### TASK STATEMENT
Below are records; the lines starting at the one with "Red and blue" and ending at the one with "Woman tattoo By Billy Muren" must be reproduced exactly, both included. Pictures must not appear.

### STORED DATA

☆ ☆ ☆

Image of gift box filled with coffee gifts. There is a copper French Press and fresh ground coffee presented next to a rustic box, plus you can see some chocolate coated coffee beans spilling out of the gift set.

☆ ☆ ☆

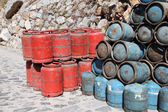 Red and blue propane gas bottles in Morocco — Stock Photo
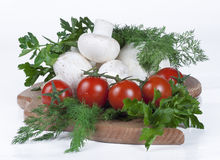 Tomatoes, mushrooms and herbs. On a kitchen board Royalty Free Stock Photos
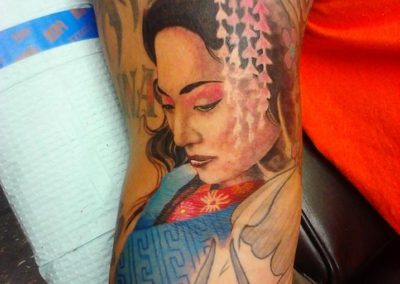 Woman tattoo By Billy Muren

☆ ☆ ☆

### TASK RESULT
 Red and blue propane gas bottles in Morocco — Stock Photo
 Tomatoes, mushrooms and herbs. On a kitchen board Royalty Free Stock Photos
 Woman tattoo By Billy Muren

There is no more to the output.